Among those 18 was the one carrying Simpson and Sedgwick. At their altitude, 50 feet, they spotted the trio of helicopters on the bluff. “I landed to see if I could be of assistance,” stated Simpson. “Colonel Mitchener climbed up the side of [my helicopter] and asked if I knew what had happened to the [helicopter] that hit him. I replied that I didn’t know.”
Dad then noticed what the others had missed. Years later, he told me he shouted to Simpson, “Set your rotor brake!” and as the blades slowed to a halt, he had him look back at his tail rotor. “Simpson’s eyes got as big as saucers,” he recalled. Six inches from the tip of one of the two tail rotor blades, a 9.5- by 4-inch piece had been gouged out. Simpson’s helicopter was the other collider in the mid-air strike.
A main rotor blade and a tail rotor blade were dispatched from Santa Ana by truck—mechanics replaced both on site—and both aircraft continued to San Diego, landing aboard Valley Forge later that afternoon.

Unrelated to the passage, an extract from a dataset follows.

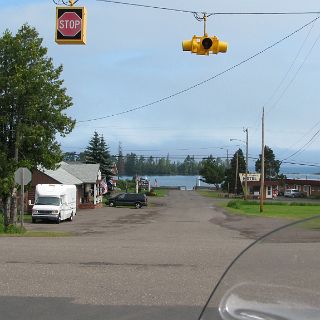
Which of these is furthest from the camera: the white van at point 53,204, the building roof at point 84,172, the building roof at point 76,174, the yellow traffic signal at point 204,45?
the building roof at point 84,172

The eight Marines aboard the two helicopters knew just how close they had come to tragedy. Mere inches separated them from death or serious injury. In the accident report that followed, Mitchener accepted “full responsibility for leading the flight into the [clouds]. Had I elected to descend rather than climb, I feel sure the accident would not have occurred.” The accident board agreed, concluding that the primary cause of the accident was the flight leader’s deviation from his visual clearance. However, it added that “[w]hen [Mitchener] announced his intention to climb on a heading of 200 degrees, had the wingman (Major Simpson) adjusted his course accordingly, this accident probably would have been avoided.”
Eleven months later, in front of a Dayton, Ohio airshow crowd of 100,000 and under a clear sky, a formation of HRS helicopters had just made a simulated troop drop when the main rotor blade of one collided with the tail rotor blade of the HRS in front of it. Both plummeted to the ground. The two pilots survived; one helicopter was destroyed by fire, and the other was heavily damaged. The next morning, the Associated Press described the helicopter midair as “possibly the first in history.”
I think Dad beat them to the punch.
Craig Thorson has amassed some 17,000 hours in everything from Cessna 150s to Boeing 767s. He has flown in a helicopter but is sorry to say he has never piloted one.